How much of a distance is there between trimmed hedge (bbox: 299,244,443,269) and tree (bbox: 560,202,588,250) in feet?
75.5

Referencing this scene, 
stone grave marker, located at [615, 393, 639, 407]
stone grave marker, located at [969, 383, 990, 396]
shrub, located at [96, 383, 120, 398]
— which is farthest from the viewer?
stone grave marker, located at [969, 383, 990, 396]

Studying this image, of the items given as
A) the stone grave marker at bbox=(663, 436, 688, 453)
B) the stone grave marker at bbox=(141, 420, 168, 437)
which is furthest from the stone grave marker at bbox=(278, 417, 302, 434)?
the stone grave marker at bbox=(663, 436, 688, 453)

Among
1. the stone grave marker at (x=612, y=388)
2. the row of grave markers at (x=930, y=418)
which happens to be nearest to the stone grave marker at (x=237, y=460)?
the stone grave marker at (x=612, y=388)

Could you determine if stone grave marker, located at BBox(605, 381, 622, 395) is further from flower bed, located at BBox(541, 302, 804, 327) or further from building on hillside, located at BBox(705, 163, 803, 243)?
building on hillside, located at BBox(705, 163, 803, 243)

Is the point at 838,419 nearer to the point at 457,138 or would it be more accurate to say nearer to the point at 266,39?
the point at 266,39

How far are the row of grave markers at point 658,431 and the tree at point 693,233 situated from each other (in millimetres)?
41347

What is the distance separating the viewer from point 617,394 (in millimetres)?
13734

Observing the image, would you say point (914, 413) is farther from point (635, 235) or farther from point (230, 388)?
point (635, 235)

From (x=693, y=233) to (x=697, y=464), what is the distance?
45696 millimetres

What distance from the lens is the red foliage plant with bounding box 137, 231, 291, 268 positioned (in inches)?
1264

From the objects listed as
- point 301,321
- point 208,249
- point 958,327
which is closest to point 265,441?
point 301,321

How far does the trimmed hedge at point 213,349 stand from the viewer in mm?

→ WHAT THE TASK REQUIRES: Convert the lines running from the one containing "From the objects listed as" through the end of the rows into a Markdown table with the columns Number and Text, skipping blank lines.

→ TASK RESULT:
| Number | Text |
|---|---|
| 1 | From the objects listed as |
| 2 | - point 301,321 |
| 3 | - point 208,249 |
| 4 | - point 958,327 |
| 5 | which is closest to point 265,441? |
| 6 | point 301,321 |
| 7 | How far does the trimmed hedge at point 213,349 stand from the viewer in mm? |